Directions:
1. Answer these questions using the article about music publishers suing Cox.
(a) Which two music publishers filed the lawsuit against the ISP Cox?
(b) In which section of the DMCA does the article say the "repeat infringer" termination policy requirement appears?
(c) What does the article say the legacy copyright players would gain if the legal theory succeeds?
2. Reproduce word for word the passage of the article about music publishers suing Cox that runs from "However, that hadn't" up to and including "few simple infringements.".

Page excerpt:
-- start --

Music Publishers, With Help From Rightscorp, Test Legal Theory That DMCA Requires Kicking Repeat Infringers Off The Internet
from the this-ought-to-get-interesting dept
Late Wednesday evening before Thanksgiving, two music publishers, BMG and Round Hill Music, who are partners of struggling copyright trolling operation Rightscorp, sued the ISP Cox, testing out the theory that (1) the DMCA requires ISPs to kick "repeat infringers" offline entirely and (2) that notices from Rightscorp suffice to prove that one is a repeat infringer. You can read the complaint here [pdf or embedded below].There's a lot of background here to unpack -- very little of which made it into the WSJ's initial coverage of this story. First off, it's true that the DMCA safe harbors include a requirement of a "repeat infringer" termination policy in 512(i). Furthermore, for years, the RIAA and its friends have insisted that 512(i) means that ISPs need to boot people off the internet entirely. After the RIAA, MPAA and five top ISPs agreed to the "voluntary" six strikes program, in which the ISPs insisted that it wouldn't kick anyone off the internet for file sharing, the RIAA started telling people that even when ISPs said that, 512(i) would require ISPs to kick users offline anyway.
However, that hadn't been tested in court. There had been some thinking that the RIAA and associated labels would likely wait until they had enough examples of individuals hitting all "six strikes" and still having an account before testing out this legal theory -- but it looks like Rightscorp's friends are jumping the gun. If it succeeds, then the legacy copyright players will have a massive new weapon in their arsenal: a digital guillotine that would allow them to pressure ISPs to kick people entirely off the internet for a few simple infringements.

-- end --

Given material:
-- start --

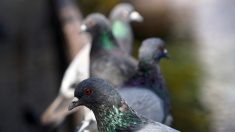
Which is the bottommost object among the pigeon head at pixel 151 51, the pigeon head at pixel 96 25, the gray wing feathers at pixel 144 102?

-- end --

Expected results:
1.
(a) BMG and Round Hill Music.
(b) Section 512(i).
(c) A massive new weapon: a digital guillotine that would allow them to pressure ISPs to kick people entirely off the internet for a few simple infringements.

2.
However, that hadn't been tested in court. There had been some thinking that the RIAA and associated labels would likely wait until they had enough examples of individuals hitting all "six strikes" and still having an account before testing out this legal theory -- but it looks like Rightscorp's friends are jumping the gun. If it succeeds, then the legacy copyright players will have a massive new weapon in their arsenal: a digital guillotine that would allow them to pressure ISPs to kick people entirely off the internet for a few simple infringements.